_Task inputs:_
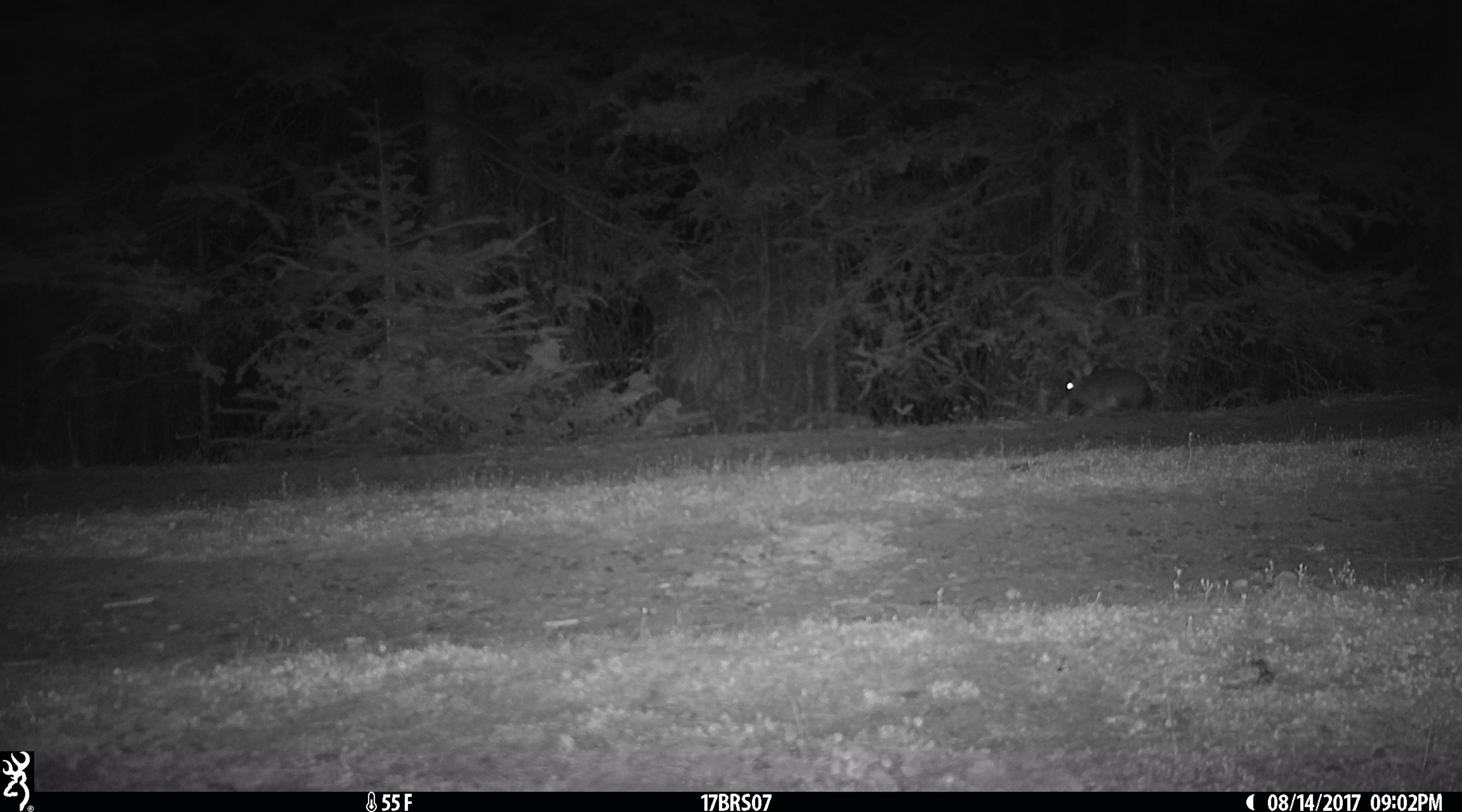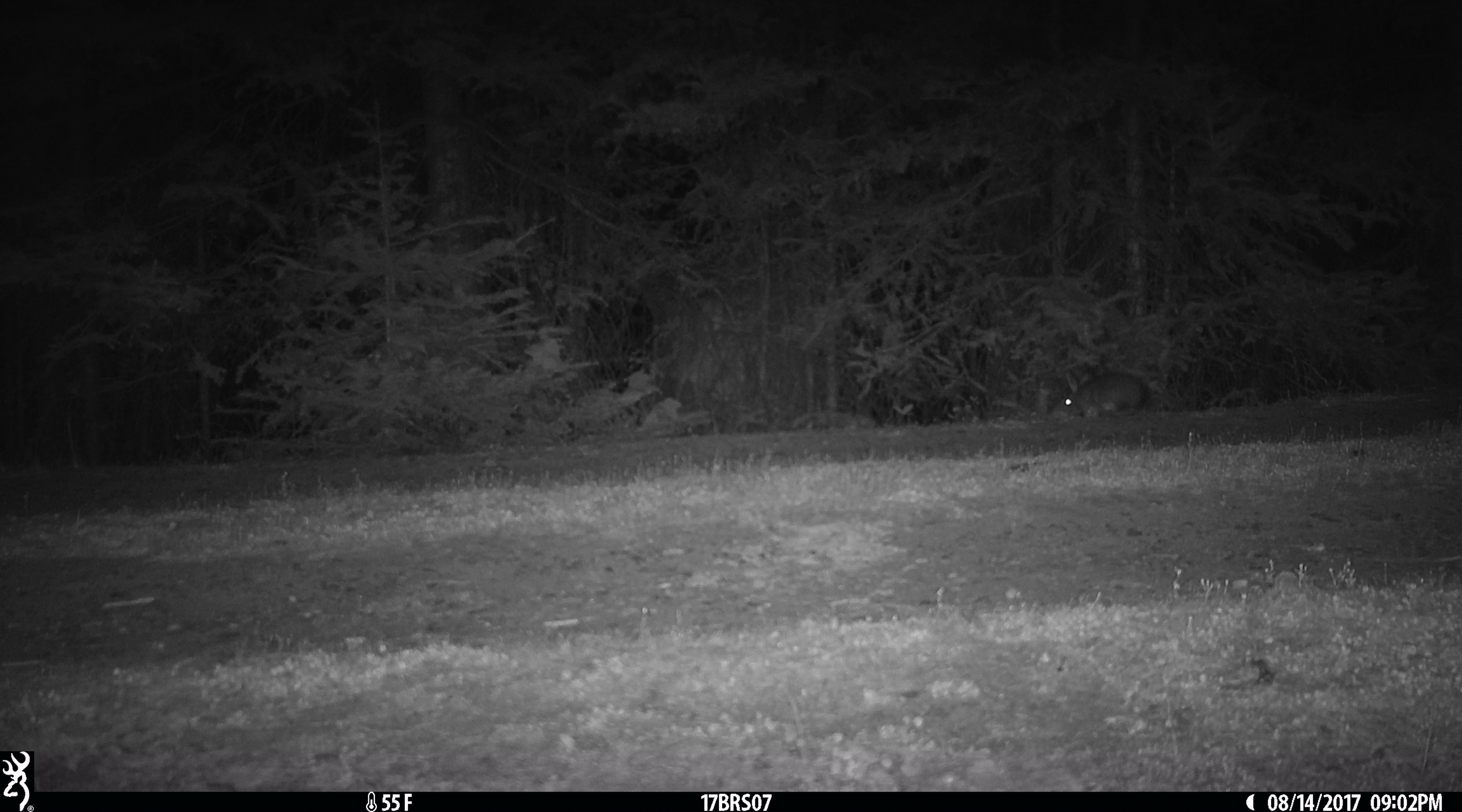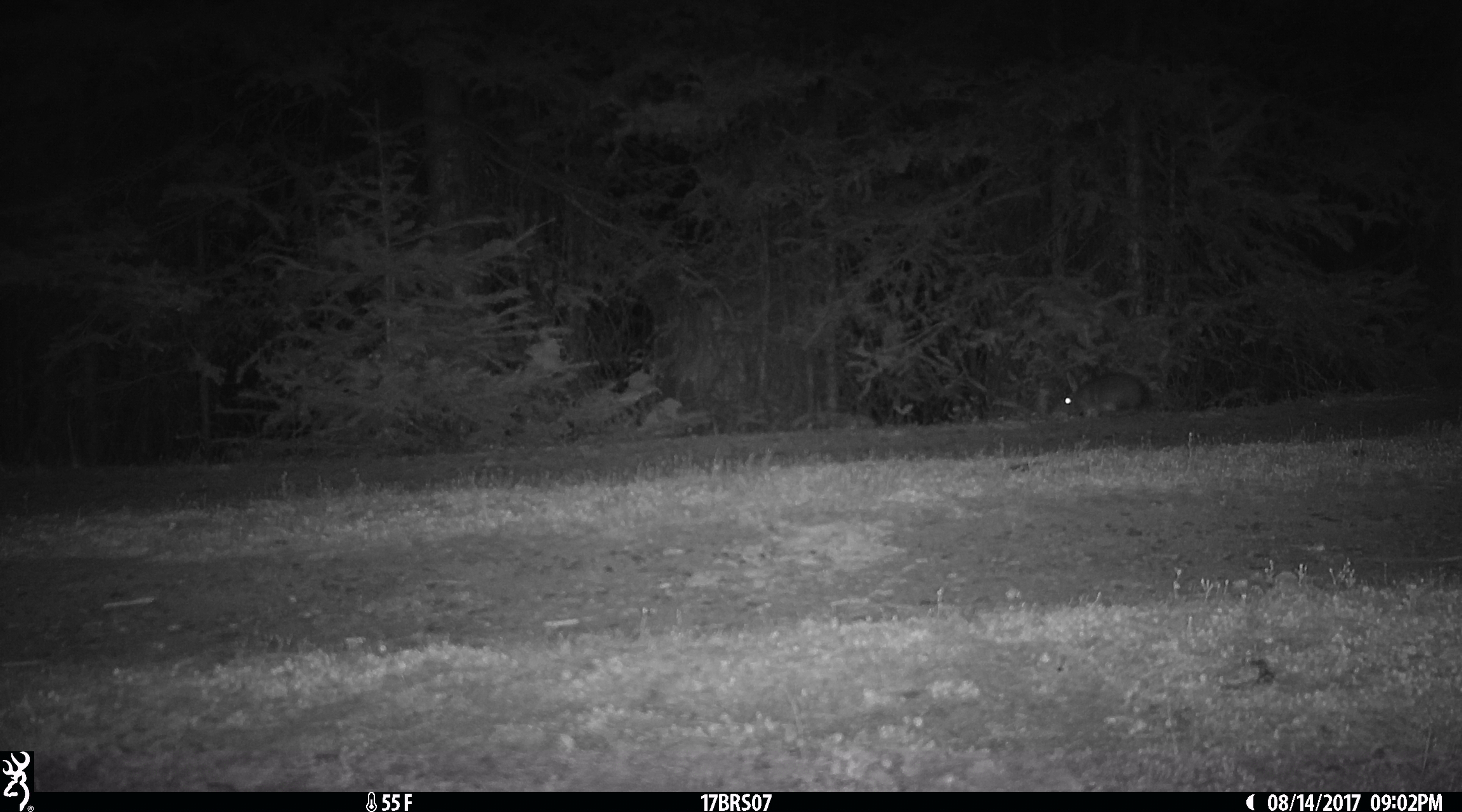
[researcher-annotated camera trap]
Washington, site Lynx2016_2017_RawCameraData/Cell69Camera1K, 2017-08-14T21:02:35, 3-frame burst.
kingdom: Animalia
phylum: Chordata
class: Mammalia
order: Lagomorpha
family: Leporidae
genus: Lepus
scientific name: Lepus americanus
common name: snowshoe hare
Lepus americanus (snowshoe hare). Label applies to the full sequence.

_Task statement:_ Take the line that contains "family: Leporidae" and every line after it in the material above. Set those lines down exactly and nothing more.

_Exercise result:_
family: Leporidae
genus: Lepus
scientific name: Lepus americanus
common name: snowshoe hare
Lepus americanus (snowshoe hare). Label applies to the full sequence.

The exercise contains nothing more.